Apple has managed to make everyone aware that it’s super obsessed with customer security (way to go, marketing department!), so it might come as a big surprise to find out that the iOS 10 kernel was left unencrypted.

This is certainly unexpected, given the fact that Apple usually locked down its software in order to prevent exploits and malware writers from taking advantage of flaws in its code, but it turns out that the company is adopting a different strategy for iOS 10.

In a statement for TechCrunch, Apple explains that leaving the iOS 10 kernel unprotected isn’t exposing users in any way, but it instead brings back several advantages by allowing more security experts to search for vulnerabilities and report them to the company to fix them in a shorter time.

“The kernel cache doesn’t contain any user info, and by unencrypting it we’re able to optimize the operating system’s performance without compromising security,” an Apple spokesperson is quoted as saying.

Finding vulnerabilities known by private hacking groups

So basically, what Apple is trying to accomplish with this change is to enable more security experts to look at kernel code, find vulnerabilities, and thus help the company fix them in a shorter time. Previously, there were groups of hackers who were believed to be aware of vulnerabilities in the kernel that nobody else could discover because of the security systems put in place by Apple, so this made it pretty difficult for the company to deal with the flaws.

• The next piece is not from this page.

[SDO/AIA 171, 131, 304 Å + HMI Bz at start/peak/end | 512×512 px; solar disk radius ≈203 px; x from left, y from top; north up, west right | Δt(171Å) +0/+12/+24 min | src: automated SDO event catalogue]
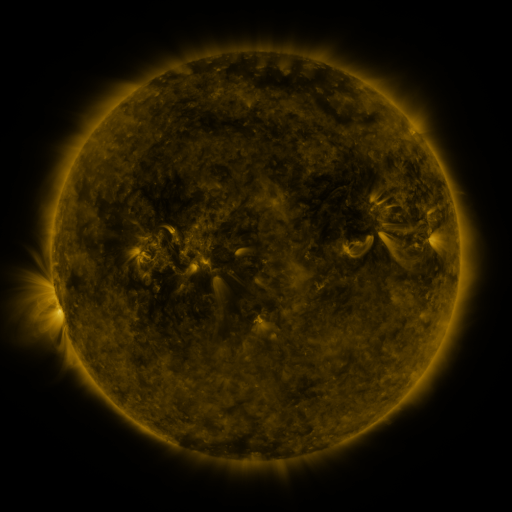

Living proof is the San Bernardino iPhone case, when Apple was requested by the FBI to help break into the iPhone used by one of the terrorists in the late 2015 shooting. After Cupertino refused to comply with the requirements, the FBI managed to hack the device with an undisclosed group of hackers holding an unpatched vulnerability in iOS.

Nobody can tell what the flaw that the hackers actually used to unlock the device was, and Apple itself is still trying to figure out the method they employed during the process, so by opening the iOS 10 kernel, the company wants to avoid similar cases in the future.

Certainly, embracing such an open approach for iOS 10 could be a double-edged sword because there’s opportunity for dangerous activity on devices running it, but time will tell if Apple’s playing the right card here. iOS 10 is expected to launch in the fall with the iPhone 7, as it’s currently in development and available as a preview to developers.